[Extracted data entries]
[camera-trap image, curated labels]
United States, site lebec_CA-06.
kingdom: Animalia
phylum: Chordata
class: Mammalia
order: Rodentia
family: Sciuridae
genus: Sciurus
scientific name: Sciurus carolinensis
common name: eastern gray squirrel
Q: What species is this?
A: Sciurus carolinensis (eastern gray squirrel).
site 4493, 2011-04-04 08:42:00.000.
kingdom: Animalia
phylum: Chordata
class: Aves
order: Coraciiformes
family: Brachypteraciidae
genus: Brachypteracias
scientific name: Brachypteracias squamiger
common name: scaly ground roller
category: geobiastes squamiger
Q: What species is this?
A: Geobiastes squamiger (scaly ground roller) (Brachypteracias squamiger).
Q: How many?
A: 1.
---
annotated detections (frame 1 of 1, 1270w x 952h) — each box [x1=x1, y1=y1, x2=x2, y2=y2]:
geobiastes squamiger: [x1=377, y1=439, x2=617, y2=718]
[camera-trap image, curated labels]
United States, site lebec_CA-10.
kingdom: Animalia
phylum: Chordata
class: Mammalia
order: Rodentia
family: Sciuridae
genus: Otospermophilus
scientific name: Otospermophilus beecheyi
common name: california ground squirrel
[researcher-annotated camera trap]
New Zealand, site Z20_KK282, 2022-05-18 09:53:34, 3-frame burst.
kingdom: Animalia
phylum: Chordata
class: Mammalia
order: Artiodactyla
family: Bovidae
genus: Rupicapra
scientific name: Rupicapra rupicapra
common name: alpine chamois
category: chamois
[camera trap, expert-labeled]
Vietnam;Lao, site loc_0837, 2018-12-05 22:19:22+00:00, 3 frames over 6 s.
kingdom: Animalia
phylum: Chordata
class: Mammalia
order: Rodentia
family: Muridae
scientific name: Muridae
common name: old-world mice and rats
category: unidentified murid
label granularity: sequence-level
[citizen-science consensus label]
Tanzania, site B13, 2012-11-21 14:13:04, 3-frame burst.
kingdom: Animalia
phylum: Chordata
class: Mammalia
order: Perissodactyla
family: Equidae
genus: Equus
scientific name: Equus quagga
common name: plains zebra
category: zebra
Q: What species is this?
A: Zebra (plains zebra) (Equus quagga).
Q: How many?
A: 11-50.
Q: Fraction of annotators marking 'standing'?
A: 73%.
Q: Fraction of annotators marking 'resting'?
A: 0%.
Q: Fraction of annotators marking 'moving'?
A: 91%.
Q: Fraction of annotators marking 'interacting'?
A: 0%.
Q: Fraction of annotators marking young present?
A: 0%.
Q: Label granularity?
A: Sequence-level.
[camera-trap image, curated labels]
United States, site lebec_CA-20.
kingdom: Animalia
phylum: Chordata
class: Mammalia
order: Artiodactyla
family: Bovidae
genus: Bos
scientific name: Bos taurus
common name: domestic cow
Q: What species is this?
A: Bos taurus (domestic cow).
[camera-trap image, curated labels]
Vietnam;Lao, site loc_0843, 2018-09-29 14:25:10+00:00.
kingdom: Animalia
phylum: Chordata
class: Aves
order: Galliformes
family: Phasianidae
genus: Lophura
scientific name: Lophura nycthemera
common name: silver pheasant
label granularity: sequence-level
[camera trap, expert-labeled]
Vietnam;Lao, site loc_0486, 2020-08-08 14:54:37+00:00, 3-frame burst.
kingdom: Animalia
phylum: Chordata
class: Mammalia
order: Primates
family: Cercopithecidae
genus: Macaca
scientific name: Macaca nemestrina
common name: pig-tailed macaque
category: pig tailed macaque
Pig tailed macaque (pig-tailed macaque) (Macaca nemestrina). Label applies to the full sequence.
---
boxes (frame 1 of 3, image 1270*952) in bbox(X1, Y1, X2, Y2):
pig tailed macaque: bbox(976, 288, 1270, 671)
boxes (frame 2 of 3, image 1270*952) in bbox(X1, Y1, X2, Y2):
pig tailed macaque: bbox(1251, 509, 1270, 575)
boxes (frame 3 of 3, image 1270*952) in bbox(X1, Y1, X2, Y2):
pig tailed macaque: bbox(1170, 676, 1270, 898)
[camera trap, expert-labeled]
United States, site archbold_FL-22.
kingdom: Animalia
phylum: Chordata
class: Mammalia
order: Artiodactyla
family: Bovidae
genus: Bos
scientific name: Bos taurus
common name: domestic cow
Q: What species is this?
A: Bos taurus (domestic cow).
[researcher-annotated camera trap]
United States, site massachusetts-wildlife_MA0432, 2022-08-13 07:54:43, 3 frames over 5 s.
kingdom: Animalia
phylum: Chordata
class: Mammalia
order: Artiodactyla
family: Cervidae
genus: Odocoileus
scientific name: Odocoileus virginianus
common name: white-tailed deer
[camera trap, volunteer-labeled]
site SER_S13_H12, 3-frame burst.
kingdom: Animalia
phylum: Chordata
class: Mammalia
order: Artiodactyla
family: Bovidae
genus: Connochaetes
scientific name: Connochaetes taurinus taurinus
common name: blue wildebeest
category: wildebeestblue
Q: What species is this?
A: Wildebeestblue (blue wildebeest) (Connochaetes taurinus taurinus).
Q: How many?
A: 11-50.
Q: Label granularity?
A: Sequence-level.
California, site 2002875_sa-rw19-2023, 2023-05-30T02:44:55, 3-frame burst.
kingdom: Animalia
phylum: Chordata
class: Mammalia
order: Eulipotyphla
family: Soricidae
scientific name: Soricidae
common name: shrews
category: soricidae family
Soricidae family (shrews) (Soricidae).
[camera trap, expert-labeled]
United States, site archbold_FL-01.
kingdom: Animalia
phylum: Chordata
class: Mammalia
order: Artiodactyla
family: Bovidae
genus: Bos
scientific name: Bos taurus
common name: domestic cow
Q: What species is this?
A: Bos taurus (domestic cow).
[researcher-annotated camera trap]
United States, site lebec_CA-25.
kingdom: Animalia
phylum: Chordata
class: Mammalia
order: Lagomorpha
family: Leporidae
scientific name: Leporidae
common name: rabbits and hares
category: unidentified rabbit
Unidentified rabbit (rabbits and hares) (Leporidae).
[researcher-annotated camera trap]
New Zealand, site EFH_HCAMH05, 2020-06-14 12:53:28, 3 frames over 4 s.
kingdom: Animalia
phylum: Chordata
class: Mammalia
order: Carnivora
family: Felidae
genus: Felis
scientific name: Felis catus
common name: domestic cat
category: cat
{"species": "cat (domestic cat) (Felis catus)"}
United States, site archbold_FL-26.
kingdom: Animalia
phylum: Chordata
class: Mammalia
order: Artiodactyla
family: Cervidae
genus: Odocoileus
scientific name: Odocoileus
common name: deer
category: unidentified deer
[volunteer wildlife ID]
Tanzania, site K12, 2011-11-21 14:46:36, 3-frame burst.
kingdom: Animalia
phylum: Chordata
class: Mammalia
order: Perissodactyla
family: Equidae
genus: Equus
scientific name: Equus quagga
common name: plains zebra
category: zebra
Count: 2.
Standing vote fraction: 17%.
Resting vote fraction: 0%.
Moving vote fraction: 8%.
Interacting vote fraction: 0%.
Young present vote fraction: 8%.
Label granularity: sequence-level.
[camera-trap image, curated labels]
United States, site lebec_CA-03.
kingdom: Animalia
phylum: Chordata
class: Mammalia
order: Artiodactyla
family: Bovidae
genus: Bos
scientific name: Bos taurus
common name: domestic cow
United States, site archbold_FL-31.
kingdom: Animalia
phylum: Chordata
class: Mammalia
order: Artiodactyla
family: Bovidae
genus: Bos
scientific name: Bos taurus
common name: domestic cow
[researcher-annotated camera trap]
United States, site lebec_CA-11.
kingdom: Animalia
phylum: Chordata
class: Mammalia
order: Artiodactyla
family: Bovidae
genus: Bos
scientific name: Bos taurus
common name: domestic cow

Prompt
Begin at the top of the records above and quote each line exactly, ending with the line that contains "United States, site lebec_CA-10.".

Solved exercise
[camera-trap image, curated labels]
United States, site lebec_CA-06.
kingdom: Animalia
phylum: Chordata
class: Mammalia
order: Rodentia
family: Sciuridae
genus: Sciurus
scientific name: Sciurus carolinensis
common name: eastern gray squirrel
Q: What species is this?
A: Sciurus carolinensis (eastern gray squirrel).
site 4493, 2011-04-04 08:42:00.000.
kingdom: Animalia
phylum: Chordata
class: Aves
order: Coraciiformes
family: Brachypteraciidae
genus: Brachypteracias
scientific name: Brachypteracias squamiger
common name: scaly ground roller
category: geobiastes squamiger
Q: What species is this?
A: Geobiastes squamiger (scaly ground roller) (Brachypteracias squamiger).
Q: How many?
A: 1.
---
annotated detections (frame 1 of 1, 1270w x 952h) — each box [x1=x1, y1=y1, x2=x2, y2=y2]:
geobiastes squamiger: [x1=377, y1=439, x2=617, y2=718]
[camera-trap image, curated labels]
United States, site lebec_CA-10.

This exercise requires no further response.